Monday, March 16, 2009

Afternoon Churchill trial

More Lane whacking on Wesson, but she appeared to have had a feist injection over lunch. As the Post points out, she called Churchill's 9/11 essay "cruel and gratuitous."

Lane put up the seven allegations of misconduct the investigative report covered, and noted that the first four (the GAA of 1887, the Arts and Crafts Act of 1990, Captain John Smith and smallpox, and the Mandan and smallpox) all originated with Professor John LaVelle (although actually brought by interim chancellor DiStefano) while the fifth allegation (the Dam the Dams article), was encouraged by him. I assume this signals a full-on assault on LaVelle later in the trial.

As lawyers do, Lane likes to hop around from subject to subject to keep witnesses off-balance. He moved to Rebecca Robbins, comparing what she did in allowing her name to be used as author when Ward had written the piece in question to a judge signing his own name to the work of his clerks. "It's her call, right?" he asked about her doing so. The investigative committee found otherwise, especially since Churchill subsequently cited the article he acknowledged he had written to bolster his arguments in other books and articles.

Lane got Wesson to admit that while the committee had said this fell below scholarly standards, she couldn't point to any standards that spelled out just what was wrong about it.

Lane then tried to get Wesson to admit that "extrinsic pressure" forced the committee to unfairly deny Ward more time to prepare his case. When she denied this, he put up an e-mail Wesson had sent to another committee member, citing a letter from "concerned parents" that had made her "panicky" at the slowness of the process.

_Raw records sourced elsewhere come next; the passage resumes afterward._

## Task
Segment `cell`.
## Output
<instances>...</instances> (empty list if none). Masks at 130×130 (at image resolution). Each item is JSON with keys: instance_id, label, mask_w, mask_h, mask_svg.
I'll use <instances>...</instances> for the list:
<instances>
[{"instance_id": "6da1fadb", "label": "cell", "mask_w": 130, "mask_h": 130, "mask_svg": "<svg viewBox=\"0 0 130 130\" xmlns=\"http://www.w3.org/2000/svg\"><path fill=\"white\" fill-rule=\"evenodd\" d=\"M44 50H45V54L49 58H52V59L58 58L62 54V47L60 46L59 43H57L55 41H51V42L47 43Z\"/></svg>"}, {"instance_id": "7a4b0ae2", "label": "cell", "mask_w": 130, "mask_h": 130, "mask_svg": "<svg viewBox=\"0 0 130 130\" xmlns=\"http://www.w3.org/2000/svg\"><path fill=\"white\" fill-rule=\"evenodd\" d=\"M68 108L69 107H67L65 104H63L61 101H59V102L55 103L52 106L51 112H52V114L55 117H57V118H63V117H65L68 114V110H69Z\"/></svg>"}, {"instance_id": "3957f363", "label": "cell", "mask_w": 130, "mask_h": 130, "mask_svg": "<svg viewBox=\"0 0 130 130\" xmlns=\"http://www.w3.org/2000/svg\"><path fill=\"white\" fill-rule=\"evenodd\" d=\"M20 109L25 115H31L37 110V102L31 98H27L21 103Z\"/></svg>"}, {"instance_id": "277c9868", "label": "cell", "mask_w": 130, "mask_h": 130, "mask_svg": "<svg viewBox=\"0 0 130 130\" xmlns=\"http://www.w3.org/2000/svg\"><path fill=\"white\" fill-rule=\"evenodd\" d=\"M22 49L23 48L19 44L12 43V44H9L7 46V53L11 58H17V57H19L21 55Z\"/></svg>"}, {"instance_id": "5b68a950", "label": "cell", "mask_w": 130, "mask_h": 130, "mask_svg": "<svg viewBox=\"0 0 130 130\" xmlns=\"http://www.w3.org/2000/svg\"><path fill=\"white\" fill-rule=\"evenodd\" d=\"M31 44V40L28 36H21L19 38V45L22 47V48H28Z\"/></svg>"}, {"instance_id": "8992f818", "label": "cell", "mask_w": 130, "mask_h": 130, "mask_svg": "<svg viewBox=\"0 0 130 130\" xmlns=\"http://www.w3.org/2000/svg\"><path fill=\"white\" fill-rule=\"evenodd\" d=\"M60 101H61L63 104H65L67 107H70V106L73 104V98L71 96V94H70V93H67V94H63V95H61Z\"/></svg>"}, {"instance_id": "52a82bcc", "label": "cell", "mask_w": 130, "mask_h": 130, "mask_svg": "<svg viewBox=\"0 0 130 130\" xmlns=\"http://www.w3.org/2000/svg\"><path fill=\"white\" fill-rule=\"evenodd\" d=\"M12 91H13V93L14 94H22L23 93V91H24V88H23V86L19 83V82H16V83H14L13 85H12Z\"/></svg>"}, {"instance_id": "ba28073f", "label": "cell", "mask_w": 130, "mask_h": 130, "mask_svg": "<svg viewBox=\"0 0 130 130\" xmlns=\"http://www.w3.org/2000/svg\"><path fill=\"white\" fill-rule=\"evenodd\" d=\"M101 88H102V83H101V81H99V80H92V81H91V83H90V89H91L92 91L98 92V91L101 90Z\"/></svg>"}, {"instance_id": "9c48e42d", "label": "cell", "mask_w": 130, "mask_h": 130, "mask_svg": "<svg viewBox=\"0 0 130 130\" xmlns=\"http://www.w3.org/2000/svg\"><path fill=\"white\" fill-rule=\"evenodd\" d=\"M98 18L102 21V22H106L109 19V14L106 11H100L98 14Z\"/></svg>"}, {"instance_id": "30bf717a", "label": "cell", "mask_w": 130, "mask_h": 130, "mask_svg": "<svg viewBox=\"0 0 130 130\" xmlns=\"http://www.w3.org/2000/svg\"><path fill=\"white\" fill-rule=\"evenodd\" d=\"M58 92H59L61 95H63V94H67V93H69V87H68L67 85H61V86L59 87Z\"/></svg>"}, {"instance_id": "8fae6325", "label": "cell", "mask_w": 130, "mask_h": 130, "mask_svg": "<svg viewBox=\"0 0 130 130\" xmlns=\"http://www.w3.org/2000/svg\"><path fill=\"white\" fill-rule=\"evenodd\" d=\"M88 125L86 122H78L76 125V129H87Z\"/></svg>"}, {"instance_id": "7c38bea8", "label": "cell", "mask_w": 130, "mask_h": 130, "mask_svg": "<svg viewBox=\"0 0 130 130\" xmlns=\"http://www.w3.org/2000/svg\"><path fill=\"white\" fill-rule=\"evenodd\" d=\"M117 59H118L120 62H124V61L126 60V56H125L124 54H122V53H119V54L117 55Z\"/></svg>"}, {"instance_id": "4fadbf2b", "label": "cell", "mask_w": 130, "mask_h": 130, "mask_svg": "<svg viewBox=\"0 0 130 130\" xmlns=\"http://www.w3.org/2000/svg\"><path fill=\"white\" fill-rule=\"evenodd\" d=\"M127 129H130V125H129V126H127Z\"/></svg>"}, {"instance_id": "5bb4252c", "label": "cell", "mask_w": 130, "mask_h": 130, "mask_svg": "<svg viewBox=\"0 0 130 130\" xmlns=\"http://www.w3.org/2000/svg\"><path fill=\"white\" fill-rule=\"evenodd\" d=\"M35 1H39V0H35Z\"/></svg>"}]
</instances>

She said that was just her personal feeling, but that the committee as a whole had often given Churchill more time and finally decided enough was enough--they didn't want the process lasting another year.

Back to the General Allotment Act (like I say, Lane likes to jump around). He compared the absence of terms like "blood quantum" and the like in Churchill's account to the Constitution not containing the word "abortion" or "privacy." Wesson offered to explain why this was a false comparison, but Lane moved on, to ask if she knew what Churchill's motives might have been to falsify. She read from the committee report (p. 23):

To put it most simply, it was part of a pattern and consistent research stratagem to cloak extreme, unsupportable, propaganda-like claims of fact that support Professo Churchill's legal and political claims with the aura of authentic scholarly research . . .

Lane then played a clip of Wesson saying she didn't know what Churchill's motivations were. She replied that she meant she couldn't understand why someone so talented would resort to cheating. Blech.

To the Dam the Dams piece. Wesson admitted that the committee had never contacted Z-mag about the version that appeared in its pages to confirm, as Churchill had claimed, that it was their fault Churchill's co-author was left unnamed. But she didn't say what the report did: that it's the author's responsibility to straighten such problems out. Churchill didn't; more, he claimed sole authorship of the article on his CV.

Fay Cohen. Lane notes that Churchill admitted that the article Cohen wrote, "Implementing Indian Treaty Fishing Rights," was plagiarized for the book The State of Native America, but not by him, a mere copyeditor for the volume. Wesson pointed out, as does the report, that as Churchill was given credit for "taking the lead role" in the volume, and was general editor of the book Cohen's piece had originally appeared in just a year before, it was hard to take Churchill's assertion seriously. Again Lane asked what Churchill's motivation could possibly be(and this is the quote of the day):

Wesson: Professor Cohen gave us reasons why he would do this.

Lane She is at odds with Churchill, isn't she?

Wesson: I perceived that she was afraid of Ward Churchill.

More later, maybe, on the long wrangle about confidentiality, and whether CU broke it in Ward's case.

Did you know there's a journal called Insurgent Sociologist?

Update: Never mind about my recounting Prof. Lombardo's testimony from this morning. Race to the Bottom makes my coverage in general look quite sick. (On the other hand, I don' wanna cover it the way they do. )

Update II: Seen: Mike Littwin for the morning session; Ken Bonetti, a student advisor in economics at CU and organizer of the embarrassing National Emergency Forum in support of Ward back in 2007, for part of the afternoon; Churchill enforcer Josh Dillabaugh, ditto.

Update III: Rex points out in comments that the John Smith and Mandan allegations were put forward by Thomas Brown. Won't make much difference to Lane's (soon-to-be unveiled) argument that a couple of long-time Chutch-haters were behind most of the allegations.

Update IV: PB notes that the Silver & Gold Record has its special supplement on the Churchill trial out. It doesn't exactly break new ground.

Update V: Noj corrects again, pointing out that the Rocky's Kevin Vaughan was the source of the John Smith allegations. The more the merrier.

Update VI: Sorry, there WAS a journal called Insurgent Sociologist; it's now called Critical Sociology. Same Marxist claptrap, though.